## [PROBLEM TO WORK ON]
Find the word "Mogg" in the data below and copy each line that holds it.

## [RECORDS FOR THE EXERCISE]

..............................

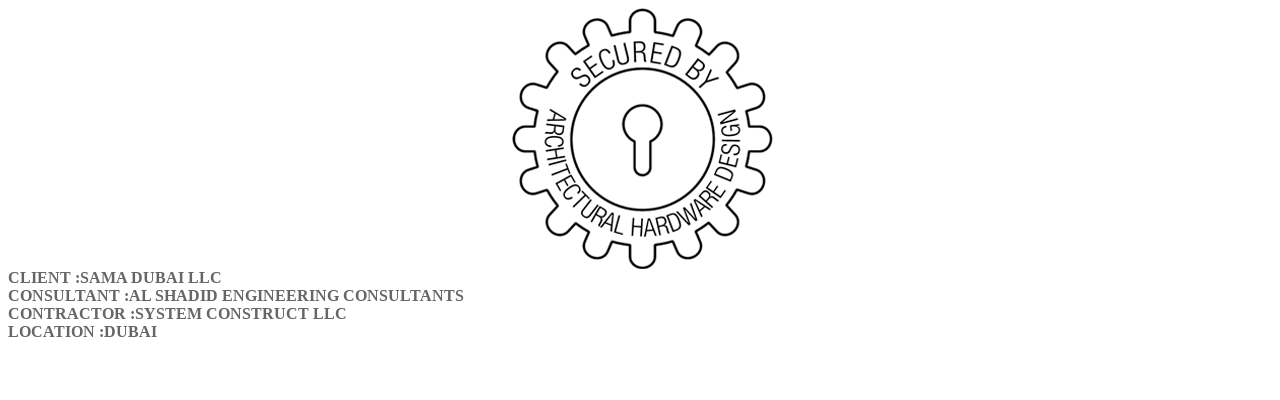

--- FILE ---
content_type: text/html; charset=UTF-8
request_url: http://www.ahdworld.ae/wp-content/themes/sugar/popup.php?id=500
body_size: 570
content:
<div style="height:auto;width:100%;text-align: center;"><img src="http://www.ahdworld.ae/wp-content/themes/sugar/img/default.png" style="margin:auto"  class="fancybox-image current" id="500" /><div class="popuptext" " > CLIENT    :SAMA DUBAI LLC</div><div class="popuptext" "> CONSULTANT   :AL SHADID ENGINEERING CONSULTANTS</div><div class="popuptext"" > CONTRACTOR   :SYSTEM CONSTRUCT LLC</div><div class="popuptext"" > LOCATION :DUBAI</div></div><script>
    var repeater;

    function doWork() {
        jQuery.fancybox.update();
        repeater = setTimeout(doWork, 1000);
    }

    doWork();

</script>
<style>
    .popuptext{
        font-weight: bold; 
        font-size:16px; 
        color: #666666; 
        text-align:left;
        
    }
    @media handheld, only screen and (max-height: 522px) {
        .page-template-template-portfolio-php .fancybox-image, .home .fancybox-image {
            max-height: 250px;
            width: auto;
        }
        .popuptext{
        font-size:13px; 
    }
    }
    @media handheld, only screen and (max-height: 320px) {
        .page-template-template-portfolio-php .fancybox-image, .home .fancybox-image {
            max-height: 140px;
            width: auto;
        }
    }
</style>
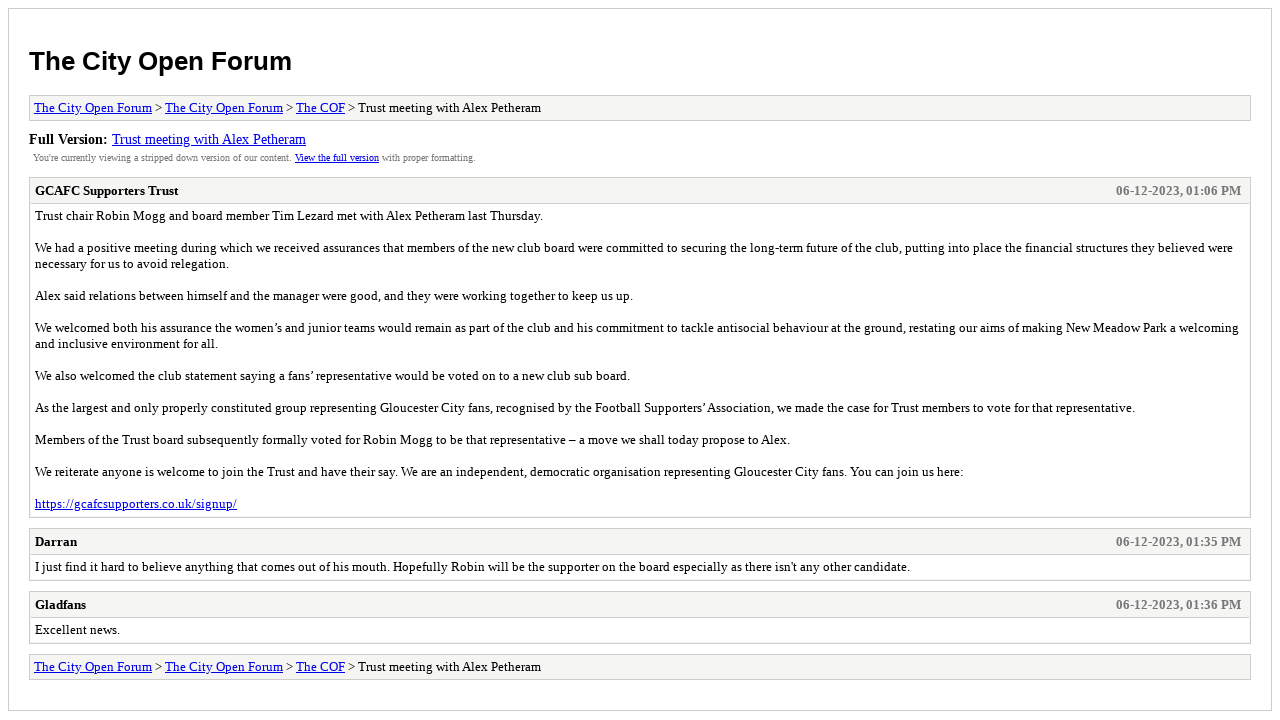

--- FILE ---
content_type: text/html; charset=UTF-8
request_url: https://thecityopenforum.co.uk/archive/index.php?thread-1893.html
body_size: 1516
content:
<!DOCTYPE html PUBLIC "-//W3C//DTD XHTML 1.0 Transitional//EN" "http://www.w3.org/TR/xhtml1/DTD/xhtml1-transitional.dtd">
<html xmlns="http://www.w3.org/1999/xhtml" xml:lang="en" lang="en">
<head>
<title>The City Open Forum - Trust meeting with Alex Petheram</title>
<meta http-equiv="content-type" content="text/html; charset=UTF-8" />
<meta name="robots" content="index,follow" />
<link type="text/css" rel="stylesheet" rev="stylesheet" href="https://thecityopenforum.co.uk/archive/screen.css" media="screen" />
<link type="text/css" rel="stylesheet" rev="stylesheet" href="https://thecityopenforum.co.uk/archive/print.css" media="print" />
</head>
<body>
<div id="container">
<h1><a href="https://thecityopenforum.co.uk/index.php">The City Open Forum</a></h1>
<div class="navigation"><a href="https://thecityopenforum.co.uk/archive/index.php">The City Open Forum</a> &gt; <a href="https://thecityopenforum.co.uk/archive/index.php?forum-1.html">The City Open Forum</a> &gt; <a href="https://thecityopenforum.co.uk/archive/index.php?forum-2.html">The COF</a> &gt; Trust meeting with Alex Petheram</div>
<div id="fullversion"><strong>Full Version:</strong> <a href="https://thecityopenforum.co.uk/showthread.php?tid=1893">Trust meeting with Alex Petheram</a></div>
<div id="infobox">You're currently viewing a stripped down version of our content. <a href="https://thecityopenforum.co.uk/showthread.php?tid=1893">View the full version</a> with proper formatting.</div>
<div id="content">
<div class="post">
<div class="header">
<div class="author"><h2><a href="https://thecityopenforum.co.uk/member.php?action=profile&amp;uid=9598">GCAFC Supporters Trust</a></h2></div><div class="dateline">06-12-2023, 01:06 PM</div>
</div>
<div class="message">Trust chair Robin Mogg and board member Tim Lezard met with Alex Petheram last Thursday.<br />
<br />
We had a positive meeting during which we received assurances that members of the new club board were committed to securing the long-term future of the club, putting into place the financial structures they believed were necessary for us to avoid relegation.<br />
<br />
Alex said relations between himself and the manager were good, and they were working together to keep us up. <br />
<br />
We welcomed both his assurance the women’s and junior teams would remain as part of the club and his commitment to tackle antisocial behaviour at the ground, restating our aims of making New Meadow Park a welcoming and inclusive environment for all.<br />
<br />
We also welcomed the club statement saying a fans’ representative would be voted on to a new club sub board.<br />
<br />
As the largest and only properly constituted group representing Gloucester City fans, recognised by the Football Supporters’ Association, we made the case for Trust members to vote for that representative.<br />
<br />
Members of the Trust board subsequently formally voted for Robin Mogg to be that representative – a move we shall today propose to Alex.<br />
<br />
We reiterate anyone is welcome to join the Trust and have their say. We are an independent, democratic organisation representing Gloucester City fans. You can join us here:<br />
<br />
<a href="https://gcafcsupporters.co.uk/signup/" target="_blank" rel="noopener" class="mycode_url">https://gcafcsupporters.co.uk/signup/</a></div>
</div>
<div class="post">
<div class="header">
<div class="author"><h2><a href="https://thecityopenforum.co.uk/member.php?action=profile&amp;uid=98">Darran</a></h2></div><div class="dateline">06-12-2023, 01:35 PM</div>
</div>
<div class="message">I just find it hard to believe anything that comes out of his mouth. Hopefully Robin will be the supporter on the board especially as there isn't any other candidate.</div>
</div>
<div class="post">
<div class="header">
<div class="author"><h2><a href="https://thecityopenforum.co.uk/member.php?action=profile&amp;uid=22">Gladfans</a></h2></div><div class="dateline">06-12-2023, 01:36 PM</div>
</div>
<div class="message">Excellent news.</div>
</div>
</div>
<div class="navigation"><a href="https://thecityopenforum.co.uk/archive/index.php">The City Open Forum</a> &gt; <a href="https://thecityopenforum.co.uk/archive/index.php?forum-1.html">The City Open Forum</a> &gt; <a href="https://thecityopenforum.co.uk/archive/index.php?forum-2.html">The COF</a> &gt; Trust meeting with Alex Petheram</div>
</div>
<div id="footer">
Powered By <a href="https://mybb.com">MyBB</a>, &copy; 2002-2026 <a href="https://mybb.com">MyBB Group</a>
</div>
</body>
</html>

..............................

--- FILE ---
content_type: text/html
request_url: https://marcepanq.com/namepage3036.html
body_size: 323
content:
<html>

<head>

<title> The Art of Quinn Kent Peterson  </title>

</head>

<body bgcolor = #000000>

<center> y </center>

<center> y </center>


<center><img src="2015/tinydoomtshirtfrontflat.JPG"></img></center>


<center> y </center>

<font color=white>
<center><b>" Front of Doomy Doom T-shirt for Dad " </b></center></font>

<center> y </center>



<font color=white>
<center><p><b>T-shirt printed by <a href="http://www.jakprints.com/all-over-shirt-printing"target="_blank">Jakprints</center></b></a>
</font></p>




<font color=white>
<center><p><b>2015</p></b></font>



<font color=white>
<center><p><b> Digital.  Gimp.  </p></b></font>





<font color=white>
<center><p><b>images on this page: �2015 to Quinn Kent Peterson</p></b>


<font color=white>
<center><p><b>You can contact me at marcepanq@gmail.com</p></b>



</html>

..............................

## [OUTPUT OF THE EXERCISE]
<div class="message">Trust chair Robin Mogg and board member Tim Lezard met with Alex Petheram last Thursday.<br />
Members of the Trust board subsequently formally voted for Robin Mogg to be that representative – a move we shall today propose to Alex.<br />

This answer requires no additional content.